◆ Given problem ◆
Rewrite all of the rows below as a numbered list without the blank lines, and leave the pictures out of your answer.

───── Task data ─────

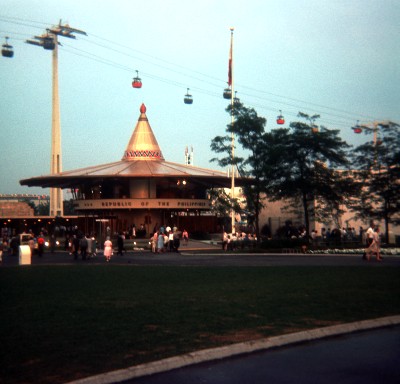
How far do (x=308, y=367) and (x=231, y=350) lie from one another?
1228mm

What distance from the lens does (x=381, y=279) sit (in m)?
18.5

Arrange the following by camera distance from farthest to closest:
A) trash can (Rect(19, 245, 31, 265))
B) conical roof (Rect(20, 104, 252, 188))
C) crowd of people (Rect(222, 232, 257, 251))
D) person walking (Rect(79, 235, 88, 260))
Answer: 1. conical roof (Rect(20, 104, 252, 188))
2. crowd of people (Rect(222, 232, 257, 251))
3. person walking (Rect(79, 235, 88, 260))
4. trash can (Rect(19, 245, 31, 265))

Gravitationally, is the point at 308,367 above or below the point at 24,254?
below

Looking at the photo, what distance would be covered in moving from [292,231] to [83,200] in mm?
32762

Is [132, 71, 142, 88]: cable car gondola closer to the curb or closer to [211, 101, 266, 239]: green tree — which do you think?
[211, 101, 266, 239]: green tree

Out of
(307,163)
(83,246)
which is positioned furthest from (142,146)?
(83,246)

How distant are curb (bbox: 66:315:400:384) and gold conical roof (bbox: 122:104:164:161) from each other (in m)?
67.1

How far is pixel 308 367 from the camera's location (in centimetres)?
805

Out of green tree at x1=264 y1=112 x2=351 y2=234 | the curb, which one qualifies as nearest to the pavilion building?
green tree at x1=264 y1=112 x2=351 y2=234

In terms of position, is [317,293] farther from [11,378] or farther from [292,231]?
[292,231]

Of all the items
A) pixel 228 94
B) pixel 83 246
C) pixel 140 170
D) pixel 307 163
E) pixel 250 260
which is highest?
pixel 228 94

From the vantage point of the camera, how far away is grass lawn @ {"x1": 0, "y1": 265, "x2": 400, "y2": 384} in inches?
342

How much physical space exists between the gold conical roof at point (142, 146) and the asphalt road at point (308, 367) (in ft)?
225

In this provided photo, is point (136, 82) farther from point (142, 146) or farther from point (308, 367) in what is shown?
point (308, 367)
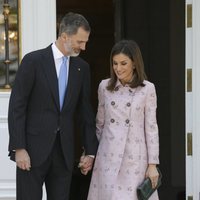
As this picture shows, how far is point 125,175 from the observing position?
134 inches

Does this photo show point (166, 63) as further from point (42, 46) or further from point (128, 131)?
point (128, 131)

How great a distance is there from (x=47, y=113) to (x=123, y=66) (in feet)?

─────

◆ Result for this exercise ◆
1. How far do (x=308, y=367) and (x=231, y=350) lie from one another?
2. 1228mm
3. What distance from the lens does (x=381, y=279) sit (in m)?
4. 18.5
5. Arrange the following by camera distance from farthest to closest:
6. A) trash can (Rect(19, 245, 31, 265))
7. B) conical roof (Rect(20, 104, 252, 188))
8. C) crowd of people (Rect(222, 232, 257, 251))
9. D) person walking (Rect(79, 235, 88, 260))
10. Answer: 1. conical roof (Rect(20, 104, 252, 188))
11. 2. crowd of people (Rect(222, 232, 257, 251))
12. 3. person walking (Rect(79, 235, 88, 260))
13. 4. trash can (Rect(19, 245, 31, 265))
14. Gravitationally, is the point at 308,367 above or below the point at 24,254?
15. below
16. Looking at the photo, what distance would be covered in moving from [292,231] to [83,200] in mm?
17. 32762
18. Is [132, 71, 142, 88]: cable car gondola closer to the curb or closer to [211, 101, 266, 239]: green tree — which do you think?
19. [211, 101, 266, 239]: green tree
20. Out of
21. (307,163)
22. (83,246)
23. which is positioned furthest from (142,146)?
24. (83,246)
25. How distant are curb (bbox: 66:315:400:384) and gold conical roof (bbox: 122:104:164:161) from each other (in m)?
26. 67.1
27. How far is pixel 308 367 from the camera's location (in centimetres)?
28. 805
29. Out of green tree at x1=264 y1=112 x2=351 y2=234 | the curb, which one qualifies as nearest to the pavilion building?
30. green tree at x1=264 y1=112 x2=351 y2=234
31. In terms of position, is [317,293] farther from [11,378] or farther from [292,231]?
32. [292,231]
33. Of all the items
34. A) pixel 228 94
35. B) pixel 83 246
36. C) pixel 140 170
37. D) pixel 307 163
38. E) pixel 250 260
39. which is highest?
40. pixel 228 94
41. From the vantage point of the camera, how far away is grass lawn @ {"x1": 0, "y1": 265, "x2": 400, "y2": 384} in inches?
42. 342
43. How much physical space exists between the gold conical roof at point (142, 146) and the asphalt road at point (308, 367) (in ft)?
44. 225
45. In this provided photo, is point (136, 82) farther from point (142, 146) or farther from point (308, 367) in what is shown?
46. point (308, 367)
47. As this picture shows, how far is point 125,175 from the observing position?
48. 134 inches
49. Does this photo show point (166, 63) as further from point (42, 46) or further from point (128, 131)?
50. point (128, 131)
51. How great a distance is there from (x=47, y=113) to (x=123, y=66) (in feet)?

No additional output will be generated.